Emotionally prepping for my sleeve gastrectomy
Several years ago I decided that I was tired of the ups and downs of weight loss. I was frustrated with the piles of misinformation from blogs and magazines. I was frustrated that I did not have the will power to “control my eating habits.” I am an emotional eater. Those words go together in more ways that one: I’m emotional, I’m an eater, and I’m an emotional eater.
I started to research the lap band. At the time it was a relatively new technique and it seemed safer than gastric bypass, which entails rerouting your intestines and cutting at both ends of the stomach. Eventually I discovered the sleeve gastrectomy; a procedure where the fundus of my stomach is removed, limiting my ghrelin creation (a hormone associated with hunger) as well as restricting the amount of food that I can eat.
Two and a half years ago, my wife and I found out we were pregnant. I was overwhelmed with emotions. I wasn’t prepared, physically, for a baby. I was 330 pounds at a little over six feet tall. I’ve always been a big guy, and at most points in my life I’ve had excellent health, but at this point in my life I was out of breath walking up stairs and my cholesterol was a little high. Most of my other numbers were good, but it was clear that I was not going to be able to overcome the previous 33 years of bad habits while raising a baby with my wife. I wanted to give my children the best I could. I wanted to use the hashtag #fitfamily and make sure that they didn’t endure the criticism that comes with being overweight.
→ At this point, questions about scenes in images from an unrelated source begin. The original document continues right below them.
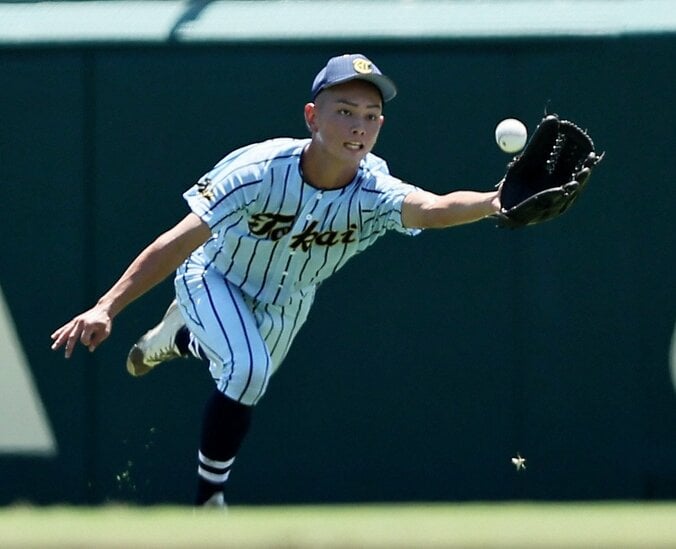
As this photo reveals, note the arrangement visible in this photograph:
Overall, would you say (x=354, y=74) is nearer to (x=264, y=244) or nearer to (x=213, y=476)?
(x=264, y=244)

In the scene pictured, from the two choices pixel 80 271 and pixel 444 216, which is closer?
pixel 444 216

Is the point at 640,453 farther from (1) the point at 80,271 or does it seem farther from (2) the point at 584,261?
(1) the point at 80,271

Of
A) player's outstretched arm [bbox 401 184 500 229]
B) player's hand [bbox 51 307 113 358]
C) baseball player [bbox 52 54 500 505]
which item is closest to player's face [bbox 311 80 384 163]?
baseball player [bbox 52 54 500 505]

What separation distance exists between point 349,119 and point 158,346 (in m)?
1.28

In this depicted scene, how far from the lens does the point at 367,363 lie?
19.5 feet

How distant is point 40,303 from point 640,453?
91.8 inches

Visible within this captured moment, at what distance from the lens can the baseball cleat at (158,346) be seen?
546 centimetres

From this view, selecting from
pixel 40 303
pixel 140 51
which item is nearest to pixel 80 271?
pixel 40 303

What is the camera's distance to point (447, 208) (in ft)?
14.4

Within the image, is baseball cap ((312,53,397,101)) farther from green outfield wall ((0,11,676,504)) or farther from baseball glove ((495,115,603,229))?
green outfield wall ((0,11,676,504))

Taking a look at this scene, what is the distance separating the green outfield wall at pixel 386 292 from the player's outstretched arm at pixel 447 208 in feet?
4.15

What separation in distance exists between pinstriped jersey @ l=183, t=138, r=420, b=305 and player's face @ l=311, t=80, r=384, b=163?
13 cm

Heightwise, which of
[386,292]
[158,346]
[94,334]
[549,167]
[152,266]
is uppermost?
[549,167]

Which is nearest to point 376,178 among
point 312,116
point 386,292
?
point 312,116
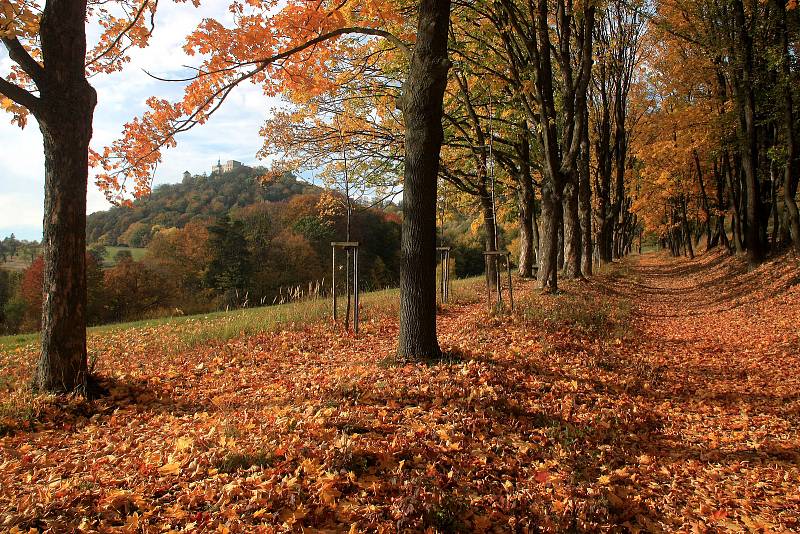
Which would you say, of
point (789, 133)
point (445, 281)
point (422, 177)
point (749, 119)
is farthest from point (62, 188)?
point (749, 119)

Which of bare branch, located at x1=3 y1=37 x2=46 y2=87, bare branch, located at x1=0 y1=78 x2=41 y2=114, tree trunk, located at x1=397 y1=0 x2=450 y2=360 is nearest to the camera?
bare branch, located at x1=0 y1=78 x2=41 y2=114

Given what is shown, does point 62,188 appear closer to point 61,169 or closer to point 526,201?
point 61,169

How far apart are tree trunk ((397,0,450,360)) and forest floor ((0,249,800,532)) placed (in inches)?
21.1

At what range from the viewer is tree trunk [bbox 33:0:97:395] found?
209 inches

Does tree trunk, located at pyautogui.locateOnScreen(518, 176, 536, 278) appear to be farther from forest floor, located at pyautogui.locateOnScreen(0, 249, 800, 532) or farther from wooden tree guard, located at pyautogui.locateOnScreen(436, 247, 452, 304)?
forest floor, located at pyautogui.locateOnScreen(0, 249, 800, 532)

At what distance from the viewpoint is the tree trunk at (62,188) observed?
17.4 feet

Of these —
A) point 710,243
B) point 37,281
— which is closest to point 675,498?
point 710,243

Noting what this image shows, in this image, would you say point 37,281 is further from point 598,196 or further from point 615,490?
point 615,490

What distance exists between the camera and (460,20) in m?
11.9

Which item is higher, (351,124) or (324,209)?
(351,124)

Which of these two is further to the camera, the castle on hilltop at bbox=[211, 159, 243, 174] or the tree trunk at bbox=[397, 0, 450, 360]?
the castle on hilltop at bbox=[211, 159, 243, 174]

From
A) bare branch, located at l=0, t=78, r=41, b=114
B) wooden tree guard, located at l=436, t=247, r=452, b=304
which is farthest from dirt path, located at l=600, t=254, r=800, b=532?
bare branch, located at l=0, t=78, r=41, b=114

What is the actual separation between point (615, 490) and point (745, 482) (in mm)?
1246

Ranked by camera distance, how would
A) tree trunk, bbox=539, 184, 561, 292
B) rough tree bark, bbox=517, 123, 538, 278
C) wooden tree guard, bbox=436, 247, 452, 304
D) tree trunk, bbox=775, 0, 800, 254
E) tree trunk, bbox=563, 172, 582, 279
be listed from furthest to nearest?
rough tree bark, bbox=517, 123, 538, 278
tree trunk, bbox=563, 172, 582, 279
wooden tree guard, bbox=436, 247, 452, 304
tree trunk, bbox=775, 0, 800, 254
tree trunk, bbox=539, 184, 561, 292
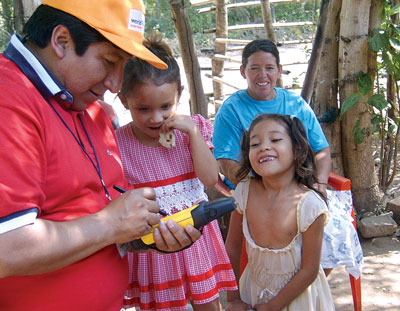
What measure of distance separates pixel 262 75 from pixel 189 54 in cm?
91

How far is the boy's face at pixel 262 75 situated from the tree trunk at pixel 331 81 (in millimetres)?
1164

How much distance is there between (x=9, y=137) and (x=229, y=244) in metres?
1.49

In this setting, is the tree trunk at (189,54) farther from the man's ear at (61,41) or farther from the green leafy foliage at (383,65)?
the man's ear at (61,41)

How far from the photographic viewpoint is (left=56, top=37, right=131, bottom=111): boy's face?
139cm

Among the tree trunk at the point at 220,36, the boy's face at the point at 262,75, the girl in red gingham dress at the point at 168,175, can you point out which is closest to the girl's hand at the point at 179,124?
the girl in red gingham dress at the point at 168,175

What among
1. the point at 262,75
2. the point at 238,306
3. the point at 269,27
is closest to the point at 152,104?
the point at 238,306

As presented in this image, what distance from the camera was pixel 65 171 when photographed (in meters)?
1.32

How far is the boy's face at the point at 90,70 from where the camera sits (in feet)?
4.58

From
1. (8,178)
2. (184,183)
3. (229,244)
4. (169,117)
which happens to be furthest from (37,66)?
(229,244)

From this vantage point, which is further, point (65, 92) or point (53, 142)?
point (65, 92)

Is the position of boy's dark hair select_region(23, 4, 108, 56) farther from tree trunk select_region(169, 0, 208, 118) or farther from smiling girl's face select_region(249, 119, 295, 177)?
tree trunk select_region(169, 0, 208, 118)

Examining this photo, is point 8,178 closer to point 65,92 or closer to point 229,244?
point 65,92

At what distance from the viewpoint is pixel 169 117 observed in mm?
2059

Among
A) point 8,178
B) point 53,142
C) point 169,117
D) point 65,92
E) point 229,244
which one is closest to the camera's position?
point 8,178
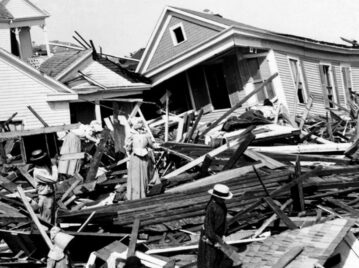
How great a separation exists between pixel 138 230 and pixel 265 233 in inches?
88.0

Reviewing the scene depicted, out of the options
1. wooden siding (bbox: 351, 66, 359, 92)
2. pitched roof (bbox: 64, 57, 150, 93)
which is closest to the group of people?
pitched roof (bbox: 64, 57, 150, 93)

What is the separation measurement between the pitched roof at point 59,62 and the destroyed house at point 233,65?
294cm

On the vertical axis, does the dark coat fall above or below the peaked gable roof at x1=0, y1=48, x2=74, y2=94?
below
This was extremely emotional for me. For years and years I was an athlete, and I had failed myself. I have always wanted my children to have the absolute best opportunity to make an impact on the world. How could they do that if their dad wasn’t a good example for them? How could they overcome the halo effect of skinny people or their self esteem from poor body image? How could they overcome a society that so highly values a slim waist line (especially in females)? What would I feel like if one of my children comes home crying about being made fun of for her weight.. and all this time I’ve been setting a horrible example?
I just couldn’t take the thought of all of the body image issues landing on my children.. and the blame landing directly on me.
So, I went for it. I decided to get the sleeve gastrectomy. It was safer than other options, and extremely effective (most people lose 75% of their excess weight, and level off at 50% of their excess weight over 3 years). This will kickoff a major change in mindset and exercise (still the hardest part to come).
I’ve had excellent care in the preparation for this surgery. I’ve had an EKG, cardiac clearance, bone density scan, a couple of nutritionist visits, a psychology clearance, a resting metabolic rate test (at 2800 calories per day that’s 400 calories fewer than the Basil Metabolic Rate shown in most calculations.. why do we use a simple formula to calculate how much we can burn?), an upper endoscopy, 5 years of BMI history, and 6 months of doctor overseen diet. I was ready!
The two weeks leading up to the surgery I was on a liquid and green vegetable diet. I lost almost 20 pounds (a weird feeling after determining that diets just don’t work for me in my mindset). The diet was awful, but it’s a lot easier to turn down a burger when you’re worried that you might inhibit your doctors work while your life is in his hands and you’re “asleep.”
The day before the surgery I sat with my daughter Hannah in her rocker. I was reading her favorite book (Frosty the Snowman). I started crying because it was overwhelming to think about the change coming, but it was for her (and my wife and second daughter Violet); and there was the inherent danger of cutting out a major part of my stomach. I couldn’t imagine being without the loves of my life. I also had an odd feeling that I might fail. The pressure was on. There was no turning back.
The 30-day mortality rate for sleeve gastrectomy was 0.08 percent, while the rate for gastric bypass was 0.14 percent and 0.03 percent for gastric banding. These mortality and complication rates are lower than those typically associated with gallbladder or hip replacement surgery. — ASMBS.com
I was in the best hands I could be in. I live in the Charlotte, NC area, home to incredible doctors. My doctor Dimitrios Stefanidis, MD, PhD is extremely competent. He speaks three languages, a broad swath of experience, has a PhD, and still practices on the simulator (yes Dr. Stefanidis, I was paying attention to all the details during our visits). On top of all that, he has an excellent bed side manner. He listens and he answers questions honestly in a technical manner (which I appreciate because I thirst for guidelines and information).
I didn’t mention this before, but my weight had risen to 353 pounds. It’s a challenge to diet when you think the solution is around the corner.
Last week, on October 13th, I had the surgery. Since the surgery, I’m down to 321 pounds (a total of 32 pounds). It feels good to be on the way down, but it’s very hard to swallow anything much less eat a satiating meal. I am getting better each day, inching closer to feeling normal, and I’m excited for what the future holds. I look forward to sharing that with you, here.